Provided text:
Using B-splines/NURBS as shape functions, IGA is realized by the following procedure. In the minimum flexibility TO problem, the cell stiffness matrix k_e is calculated by the following equation: (14) $\begin{array}{rcl} k_{e} & = & \int_{Ω_{e}} B^{T} D B d Ω n \\ = & \int_{{\hat{Ω}}_{e}} B^{T} D B | J_{1} | d \hat{Ω} n & \\ = & \int_{{\bar{Ω}}_{e}} B^{T} D B | J_{1} | J_{2} | d \bar{Ω} \end{array}$

where Ω_e is the cell e region of the solid domain, B is the strain-displacement matrix, D is the stress-strain matrix, ${\hat{Ω}}_{e}$ is the cell e region of the NURBS parameter space, and ${\bar{Ω}}_{e}$ is the parent cell e region of the integral domain. Where the Jacobi transformation matrices from the parameter domain to the solid domain and from the Gaussian integral domain to the parameter domain are J₁ and J₂, respectively.When only the 2D stress problem is considered, the B matrices are computed by the following equation: (15) $B = [\begin{matrix} \frac{\partial N_{1}}{\partial x} & 0 & \dots & \frac{\partial N_{n}}{\partial x} & 0 \\ 0 & \frac{\partial N_{1}}{\partial y} & \dots & 0 & \frac{\partial N_{n}}{\partial y} \\ \frac{\partial N_{1}}{\partial x} & \frac{\partial N_{1}}{\partial y} & \dots & \frac{\partial N_{n}}{\partial x} & \frac{\partial N_{n}}{\partial y} \end{matrix}]$ (16) $[\begin{array}{l} \frac{\partial N_{i}}{\partial x} & \frac{\partial N_{i}}{\partial y} \end{array}] = [\begin{array}{l} \frac{\partial N_{i}}{\partial u} & \frac{\partial N_{i}}{\partial v} \end{array}] J_{1}^{- 1}$

where N_i is the NURBS basis function in the parameter domain and the Jacobi matrix J₁ from the parameter domain to the solid domain is computed by the following equation: (17) $J_{1} = [\begin{array}{l} \frac{\partial x_{i}}{\partial u} & \frac{\partial y_{i}}{\partial v} \\ \frac{\partial x_{i}}{\partial v} & \frac{\partial y_{i}}{\partial v} \end{array}]$

In addition, the mapping from integral domain [− 1, 1] to parameter domain $[u, u_{i + 1}) \times (v, v_{j + 1}]$ is shown below: (18) ${\begin{array}{l} u = \frac{u_{i + 1} - u_{i}}{2} (\bar{u} - 1) + u_{i} \\ v = \frac{v_{j + 1} - v_{j}}{2} (\bar{v} - 1) + v_{j} \end{array}$

So the corresponding Jacobi matrix J₂ is calculated by the following equation: (19) $J_{2} = [\begin{matrix} \frac{u_{i + 1} - u_{i}}{2} & 0 \\ 0 & \frac{v_{j + 1} - v_{j}}{2} \end{matrix}]$

2.3

3D garment structure reconstruction based on geometry optimization

2.3.1

Geometrically optimized reconstruction

The input to this method consists of a template grid of garment structures $T$ , a target garment structure $R$ , and a sparse correspondence $C = {(t_{1}, r_{1}), \dots, (t_{K}, r_{K})}$ as a constraint, where K is the number of corresponding vertices in the constraint. We first design the template mesh $T$ and integrate it into the algorithmic framework, and the corresponding constraint $C$ can be automatically taken by the algorithm in Chapter 3 or manually specified by the user. The following section describes the core algorithm of optimization and explains the specific implementation details. The algorithm and optimization flow in this chapter are shown in Fig. 1.

Records shown:
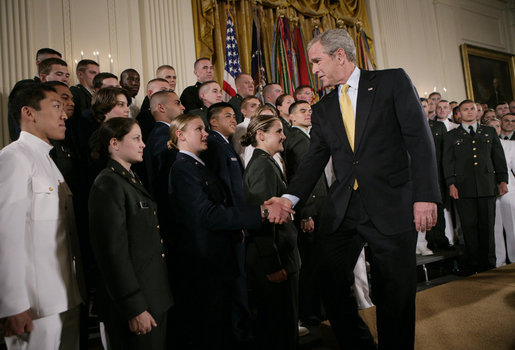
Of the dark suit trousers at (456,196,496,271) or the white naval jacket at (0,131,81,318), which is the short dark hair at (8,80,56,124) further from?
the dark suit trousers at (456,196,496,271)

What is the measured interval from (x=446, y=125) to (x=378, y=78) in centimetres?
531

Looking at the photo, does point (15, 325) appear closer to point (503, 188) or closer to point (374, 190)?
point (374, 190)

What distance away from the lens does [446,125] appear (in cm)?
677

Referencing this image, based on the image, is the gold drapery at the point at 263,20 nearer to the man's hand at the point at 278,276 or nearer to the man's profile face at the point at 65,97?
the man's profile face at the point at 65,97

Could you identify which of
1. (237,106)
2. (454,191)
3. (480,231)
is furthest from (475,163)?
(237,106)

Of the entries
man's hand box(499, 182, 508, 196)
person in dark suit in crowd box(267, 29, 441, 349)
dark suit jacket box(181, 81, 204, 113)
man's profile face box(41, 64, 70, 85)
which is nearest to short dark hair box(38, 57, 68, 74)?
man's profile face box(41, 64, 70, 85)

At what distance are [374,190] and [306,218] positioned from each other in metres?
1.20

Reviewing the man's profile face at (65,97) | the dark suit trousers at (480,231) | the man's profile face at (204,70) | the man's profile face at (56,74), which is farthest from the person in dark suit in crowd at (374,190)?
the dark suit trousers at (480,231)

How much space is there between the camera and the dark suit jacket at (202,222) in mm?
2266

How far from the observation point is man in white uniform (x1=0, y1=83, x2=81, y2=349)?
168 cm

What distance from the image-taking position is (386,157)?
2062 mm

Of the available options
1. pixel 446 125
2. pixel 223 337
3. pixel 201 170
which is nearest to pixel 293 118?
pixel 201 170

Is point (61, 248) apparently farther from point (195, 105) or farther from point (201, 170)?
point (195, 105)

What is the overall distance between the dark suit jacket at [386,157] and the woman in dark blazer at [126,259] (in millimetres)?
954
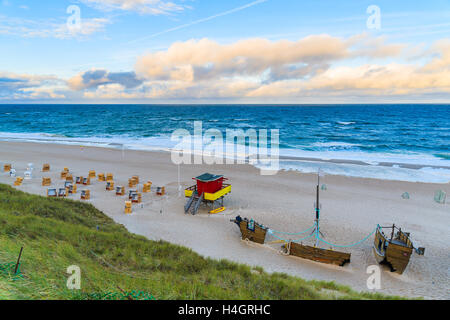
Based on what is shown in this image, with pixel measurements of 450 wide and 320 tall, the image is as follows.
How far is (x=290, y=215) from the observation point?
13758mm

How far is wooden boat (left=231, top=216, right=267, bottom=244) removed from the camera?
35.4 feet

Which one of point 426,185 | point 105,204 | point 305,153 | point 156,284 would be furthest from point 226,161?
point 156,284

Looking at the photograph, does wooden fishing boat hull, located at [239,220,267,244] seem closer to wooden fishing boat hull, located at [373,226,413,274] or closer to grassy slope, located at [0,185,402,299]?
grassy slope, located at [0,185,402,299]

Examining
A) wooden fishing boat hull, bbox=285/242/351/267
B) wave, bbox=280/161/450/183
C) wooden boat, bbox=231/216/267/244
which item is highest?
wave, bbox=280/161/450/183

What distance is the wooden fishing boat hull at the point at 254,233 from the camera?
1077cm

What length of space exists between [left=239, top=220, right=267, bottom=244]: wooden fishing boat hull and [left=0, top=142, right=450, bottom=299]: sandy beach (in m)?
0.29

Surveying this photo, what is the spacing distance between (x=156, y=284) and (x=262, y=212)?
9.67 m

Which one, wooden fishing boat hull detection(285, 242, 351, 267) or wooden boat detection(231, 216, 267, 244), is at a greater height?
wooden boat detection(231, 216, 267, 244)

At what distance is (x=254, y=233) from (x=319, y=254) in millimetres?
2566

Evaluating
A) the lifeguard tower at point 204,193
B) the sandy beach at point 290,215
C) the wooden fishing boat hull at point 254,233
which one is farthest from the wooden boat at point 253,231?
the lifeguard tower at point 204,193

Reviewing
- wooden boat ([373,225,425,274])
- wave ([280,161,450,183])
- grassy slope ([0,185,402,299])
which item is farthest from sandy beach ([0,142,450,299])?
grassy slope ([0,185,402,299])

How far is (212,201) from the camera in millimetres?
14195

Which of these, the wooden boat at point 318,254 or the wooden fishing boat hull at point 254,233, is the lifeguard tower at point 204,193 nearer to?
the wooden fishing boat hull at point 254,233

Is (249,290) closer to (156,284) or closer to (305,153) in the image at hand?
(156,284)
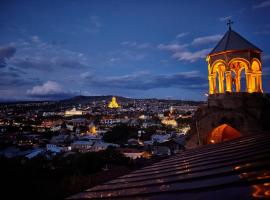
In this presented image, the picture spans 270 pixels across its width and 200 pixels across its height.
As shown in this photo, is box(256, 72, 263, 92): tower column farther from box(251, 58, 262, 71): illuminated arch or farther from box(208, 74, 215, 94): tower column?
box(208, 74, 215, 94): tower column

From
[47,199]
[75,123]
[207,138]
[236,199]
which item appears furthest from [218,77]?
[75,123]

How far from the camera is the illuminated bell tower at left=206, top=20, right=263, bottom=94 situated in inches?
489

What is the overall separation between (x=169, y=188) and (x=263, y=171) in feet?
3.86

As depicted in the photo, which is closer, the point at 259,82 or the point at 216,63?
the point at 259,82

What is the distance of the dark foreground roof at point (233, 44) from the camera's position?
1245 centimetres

Tasks:
1/ Answer these questions using the provided text:
(a) What does B denote in the stiffness matrix equation (14)?
(b) What does K represent in the sparse correspondence C?
(c) By what two means can the constraint C be obtained?
2/ Extract every line of the records that contains the string "distance", matching case exactly.
The provided text and the records have nothing to do with each other.

Results in order:
1/
(a) B is the strain-displacement matrix.
(b) K is the number of corresponding vertices in the constraint.
(c) It can be taken automatically by the algorithm in Chapter 3 or specified manually by the user.

2/
What distance away from the lens does [446,125] appear (in cm)?
At what distance are [374,190] and [306,218] positioned from each other in metres?
What distance from the image-taking position is (386,157)?
What is the overall distance between the dark suit jacket at [386,157] and the woman in dark blazer at [126,259] (in millimetres)?
What distance is the wooden fishing boat hull at the point at 254,233 from the camera?
Surveying this photo, what is the spacing distance between (x=156, y=284) and (x=262, y=212)?
At what distance is (x=254, y=233) from (x=319, y=254) in millimetres?
What is the distance of the dark foreground roof at point (233, 44) from the camera's position?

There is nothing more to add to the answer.